By the time a participant gets to ages 50 and 60, his rate of equity
may be too high. Picking one TDF can’t be right for all participants; it
should vary according to the context of that person, overall.”
Balancing Cost and Personalization in Selecting Appropriate QDIAs. Morningstar
has plans in a variety of sizes, and, Bruns said, the plan sponsors
often find QDIA selection a struggle. “The choice has to be right for
the specific plan. When asked if we can help, we start with three
primary questions: Does the plan sponsor have something that’s different
than an average U.S. plan such as a company stock or a DB plan? Does
the plan sponsor value personalization? Is the plan sponsor looking for
participant advice?”
Morningstar has developed a process of
analysing demographic information to help make a decision on the right
QDIA, Bruns said. “What existed five years ago, in terms of pricing and
service, is in no way indicative of the current market.” He suggests
re-evaluating QDIA options every two years.
Targeted Communications and Resources to Aid the Retirement Transition. Carrington
noted that, in order for plan sponsors to reach out to participants in
the most effective way, they need to look hard at the targeted
demographics. For instance, he said, “Currently, job tenures for younger
and older participants are about four or five years. With that said,
for new employees to be auto[matically] enrolled at 6% when, in their
previous job, their deferral had perhaps already increased to 10%, does
not make sense. Invite them to save as they were.” This is one example
of a targeted group, he said.
Another example would be those
turning 50, whom the sponsor could target to consider catch-up
contributions, Carrington said. That milestone birthday can become a
trigger point to remind them that they have the opportunity to save
more for retirement. “This kind of targeted message drives behavior. We
may think they are not engaged, but targeted messaging shows otherwise.
Do not generalize based on averages,” Carrington said.
Using “Big Data” to Improve Plan Analysis. The
push to use data is coming from service providers, and it has already
transformed the industry, according to Bruns. “In the past, industry
professionals would struggle to get four data points on a participant.
If you fast-forward to today, we can get 12 points, and that allows us
to better understand how they are tracking and then how they move the
needle,” he said.
He believes that, in the future, providers will
begin to share data points about individuals. “Currently, this
information is not shared willingly,” he said. However, he thought it
was just a matter of time before, just as the health industry shares
data, retirement service providers will join the data revolution.

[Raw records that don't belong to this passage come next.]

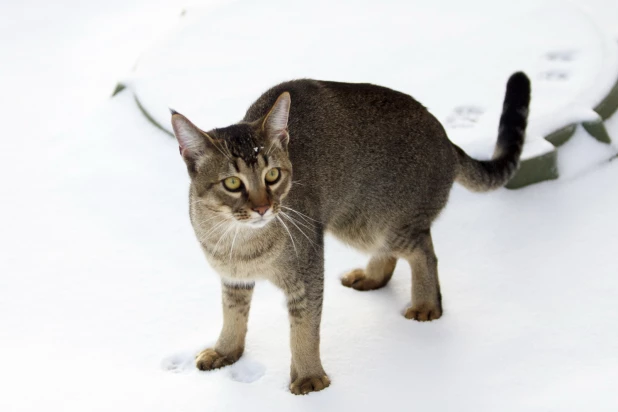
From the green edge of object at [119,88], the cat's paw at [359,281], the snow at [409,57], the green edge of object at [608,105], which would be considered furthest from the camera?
the green edge of object at [119,88]

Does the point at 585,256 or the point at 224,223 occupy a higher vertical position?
the point at 224,223

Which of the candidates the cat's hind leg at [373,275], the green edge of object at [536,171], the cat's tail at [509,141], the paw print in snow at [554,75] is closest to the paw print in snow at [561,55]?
the paw print in snow at [554,75]

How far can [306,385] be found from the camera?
2.97 m

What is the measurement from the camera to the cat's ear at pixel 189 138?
2.60 metres

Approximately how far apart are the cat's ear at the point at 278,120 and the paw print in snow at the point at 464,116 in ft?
5.69

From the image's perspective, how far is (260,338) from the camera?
11.0 feet

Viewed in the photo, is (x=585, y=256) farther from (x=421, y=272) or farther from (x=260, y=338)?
(x=260, y=338)

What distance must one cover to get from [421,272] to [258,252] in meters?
0.84

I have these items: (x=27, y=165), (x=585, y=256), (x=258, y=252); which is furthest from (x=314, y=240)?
(x=27, y=165)

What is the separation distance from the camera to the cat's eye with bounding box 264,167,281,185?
2.72m

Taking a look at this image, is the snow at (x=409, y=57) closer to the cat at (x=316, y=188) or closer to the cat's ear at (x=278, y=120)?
the cat at (x=316, y=188)

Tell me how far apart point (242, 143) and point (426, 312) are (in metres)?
1.21

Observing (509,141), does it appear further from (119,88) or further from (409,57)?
(119,88)

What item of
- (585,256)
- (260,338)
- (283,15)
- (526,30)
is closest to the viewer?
(260,338)
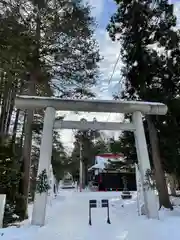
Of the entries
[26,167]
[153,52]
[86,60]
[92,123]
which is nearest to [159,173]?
[92,123]

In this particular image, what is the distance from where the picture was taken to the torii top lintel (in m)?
9.58

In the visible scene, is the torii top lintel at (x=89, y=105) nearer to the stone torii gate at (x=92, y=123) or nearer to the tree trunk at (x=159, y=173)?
the stone torii gate at (x=92, y=123)

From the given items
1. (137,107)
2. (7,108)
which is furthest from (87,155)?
(137,107)

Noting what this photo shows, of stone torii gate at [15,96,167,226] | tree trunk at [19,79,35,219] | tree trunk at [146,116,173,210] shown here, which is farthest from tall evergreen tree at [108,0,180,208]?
tree trunk at [19,79,35,219]

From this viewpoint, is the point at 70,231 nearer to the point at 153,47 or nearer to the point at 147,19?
the point at 153,47

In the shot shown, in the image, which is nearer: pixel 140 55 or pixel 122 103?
pixel 122 103

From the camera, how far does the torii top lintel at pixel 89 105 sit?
31.4 ft

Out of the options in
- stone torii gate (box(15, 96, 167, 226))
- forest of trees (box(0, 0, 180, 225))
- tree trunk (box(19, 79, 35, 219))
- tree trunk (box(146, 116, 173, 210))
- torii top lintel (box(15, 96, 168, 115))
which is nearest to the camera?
stone torii gate (box(15, 96, 167, 226))

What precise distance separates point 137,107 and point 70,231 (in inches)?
205

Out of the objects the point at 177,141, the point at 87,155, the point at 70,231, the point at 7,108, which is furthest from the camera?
the point at 87,155

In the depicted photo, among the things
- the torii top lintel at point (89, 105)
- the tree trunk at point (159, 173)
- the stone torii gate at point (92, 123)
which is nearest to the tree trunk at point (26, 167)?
the stone torii gate at point (92, 123)

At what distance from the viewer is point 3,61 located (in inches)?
392

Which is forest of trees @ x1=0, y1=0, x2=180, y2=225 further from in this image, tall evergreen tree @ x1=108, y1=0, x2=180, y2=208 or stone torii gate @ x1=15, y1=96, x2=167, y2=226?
stone torii gate @ x1=15, y1=96, x2=167, y2=226

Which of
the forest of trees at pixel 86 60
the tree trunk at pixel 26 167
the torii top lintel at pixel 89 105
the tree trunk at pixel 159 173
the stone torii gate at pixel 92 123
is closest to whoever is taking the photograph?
the stone torii gate at pixel 92 123
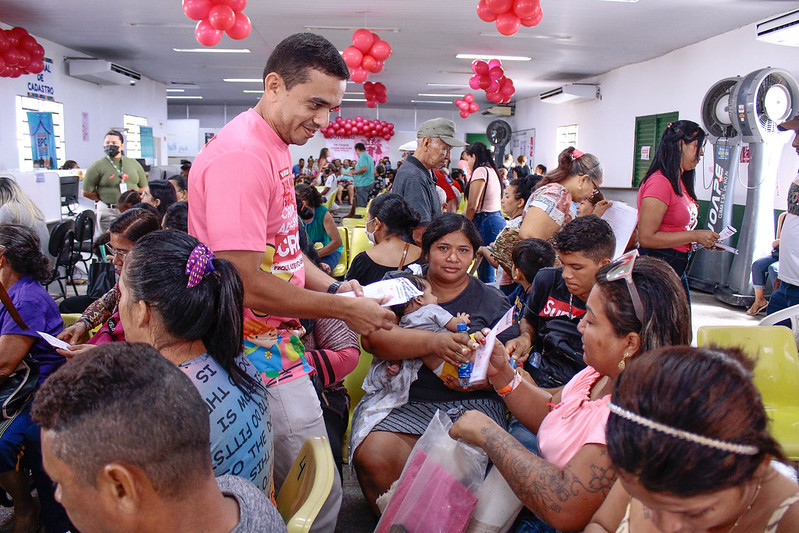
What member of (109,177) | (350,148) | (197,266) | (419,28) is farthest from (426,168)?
(350,148)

Working With Recordkeeping Partners. Morningstar,
which works with 27 recordkeepers, has seen them evolve and become
increasingly innovative, adding new products, dynamic QDIAs and mobile
applications, all of which bring value to participants, Bruns said.
“They are also adding widgets, which help engage younger participants.
Recordkeepers are really investing in their space, so we expect to see
many new features in the next couple of years.”